By Gregg Kilday and Anne Thompson
Updated February 11, 1994 at 05:00 AM EST

A decade ago the birth of Robert Redford’s Sundance Film Festival was heralded by just 400 die-hard independent-film fans who showed up in Park City, Utah, to watch fare that included Jim Jarmusch’s Stranger Than Paradise. This year the cellular phones alone took up more space, as Park City’s Main Street was thronged with filmmakers, distributors, agents, lawyers, journalists, actors, and, quaint as it sounds, a few civilian moviegoers. Some years, the skies of Sundance churn with great gusts of hype (virtually all of last year’s vaunted festival favorites flopped in their theatrical runs). But the promise of the next sex, lies and videotape keeps the faithful coming back — this year, more than 6,000 of them. Said bemused actor Ian Hart, who plays young John Lennon in the rambunctious crowd pleaser Backbeat: ”I don’t know what I’m doing here. I don’t ski. I don’t know who all these people are. And I can’t get into any of the movies.”

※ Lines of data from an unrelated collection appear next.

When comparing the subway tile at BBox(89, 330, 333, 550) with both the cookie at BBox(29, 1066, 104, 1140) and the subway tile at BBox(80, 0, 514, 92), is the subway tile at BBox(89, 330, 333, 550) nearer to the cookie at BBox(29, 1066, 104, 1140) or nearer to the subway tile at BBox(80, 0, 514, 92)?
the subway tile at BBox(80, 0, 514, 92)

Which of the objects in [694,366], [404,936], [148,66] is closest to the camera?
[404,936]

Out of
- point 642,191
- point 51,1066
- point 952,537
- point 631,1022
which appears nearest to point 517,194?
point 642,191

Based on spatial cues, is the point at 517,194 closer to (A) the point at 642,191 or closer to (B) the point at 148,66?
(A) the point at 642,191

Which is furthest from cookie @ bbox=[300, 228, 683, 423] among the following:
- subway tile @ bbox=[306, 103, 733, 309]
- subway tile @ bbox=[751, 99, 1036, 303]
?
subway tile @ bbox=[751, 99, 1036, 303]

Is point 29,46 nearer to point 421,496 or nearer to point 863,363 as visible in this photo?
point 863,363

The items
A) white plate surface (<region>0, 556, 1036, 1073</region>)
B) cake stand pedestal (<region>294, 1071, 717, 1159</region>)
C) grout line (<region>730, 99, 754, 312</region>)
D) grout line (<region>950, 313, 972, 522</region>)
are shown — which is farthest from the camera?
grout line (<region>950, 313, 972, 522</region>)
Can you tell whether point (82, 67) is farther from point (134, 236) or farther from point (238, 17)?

Winners: In a field crowded with contenders aimed at Generation X, a riveting two-character talkathon about a middle-aged duo’s first date took the Grand Jury Prize for dramatic feature. ”I was really sobbing,” said juror Allison Anders (Gas Food Lodging) of Tom Noonan’s What Happened Was…, which also took a screenwriting trophy. ”I was appalled at myself for never having written anything so honest.”

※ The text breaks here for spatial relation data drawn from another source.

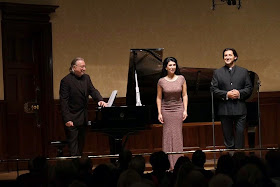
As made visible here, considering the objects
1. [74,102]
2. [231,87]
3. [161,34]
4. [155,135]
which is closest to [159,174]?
[231,87]

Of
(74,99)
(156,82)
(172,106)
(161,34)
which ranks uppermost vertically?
(161,34)

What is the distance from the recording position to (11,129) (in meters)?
8.80

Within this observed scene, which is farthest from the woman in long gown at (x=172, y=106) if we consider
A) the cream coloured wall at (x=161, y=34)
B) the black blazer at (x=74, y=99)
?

Of the many movies focusing on dysfunctional families, one that went farther than the rest, writer- director David Russell’s comedic mother-son incest tale Spanking the Monkey, captured the coveted Audience Award for best drama. But it was the documentary competition that yielded Sundance’s most talked-about film. Shot over five years, the gripping, suspenseful three-hour Hoop Dreams (which won the Audience Award for documentaries) follows the high school basketball careers of two NBA aspirants from inner-city Chicago — and had independents and major studios alike vying for distribution (and even remake) rights. ”Everyone in America should see this movie, the most sweeping social statement about the underclass in America and success in the ’90s,” exclaimed indie-film financier John Pierson.

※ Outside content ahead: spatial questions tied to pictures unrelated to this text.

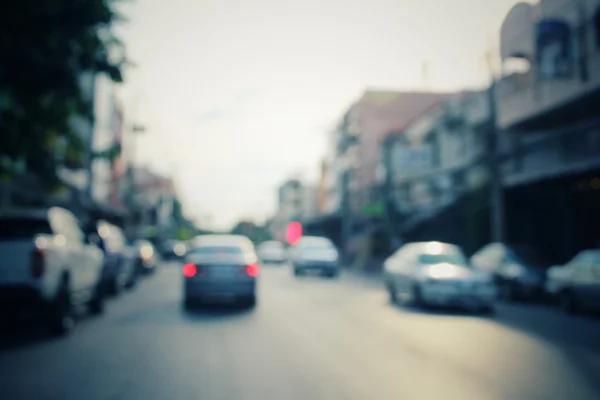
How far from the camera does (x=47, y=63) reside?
33.9 feet

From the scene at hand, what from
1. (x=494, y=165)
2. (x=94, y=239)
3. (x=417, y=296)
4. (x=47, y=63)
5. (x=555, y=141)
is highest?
(x=555, y=141)

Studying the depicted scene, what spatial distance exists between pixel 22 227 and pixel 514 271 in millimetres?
13633

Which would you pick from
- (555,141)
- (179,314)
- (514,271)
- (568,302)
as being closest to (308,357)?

Influences: Richard Linklater’s Slacker, a 1992 Sundance entry, apparently inspired a rash of twentysomething moviemakers to triumph on microbudgets. Kevin Smith, 23, who sold his comic-book collection and maxed his credit cards to make the $27,000 Clerks, a riff on his life as a New Jersey convenience-store clerk, bonded with director Rose Troche, 29, who made the Chicago-set girl-meets-girl romance Go Fish for less than $100,000. ”There are no lesbians where I come from,” he said cheerfully. ”But it’s been cool to hang out together.”

Quentin Tarantino’s bloody Reservoir Dogs, which burst on the scene at the ’91 fest, proved just as seminal as Slacker, upping the ante for on-screen violence. Roger Avary’s Killing Zoe, starring Eric Stoltz and French actress Julie Delpy, boasted Tarantino as executive producer, but its depiction of a vicious bank heist left audiences sharply divided. Acting awards went to Sean Nelson, 13, who plays a self-possessed ghetto kid pulling off a double-cross drug deal in Fresh, and to Alicia Witt, 18, and Renee Humphrey, 18, who go on a murder spree in Fun. The brutality of both movies, however, had audiences cringing. And after seeing Peter Greene — portraying a tortured schizophrenic in Clean, Shaven — tear back a fingernail, one filmgoer is said to have fainted.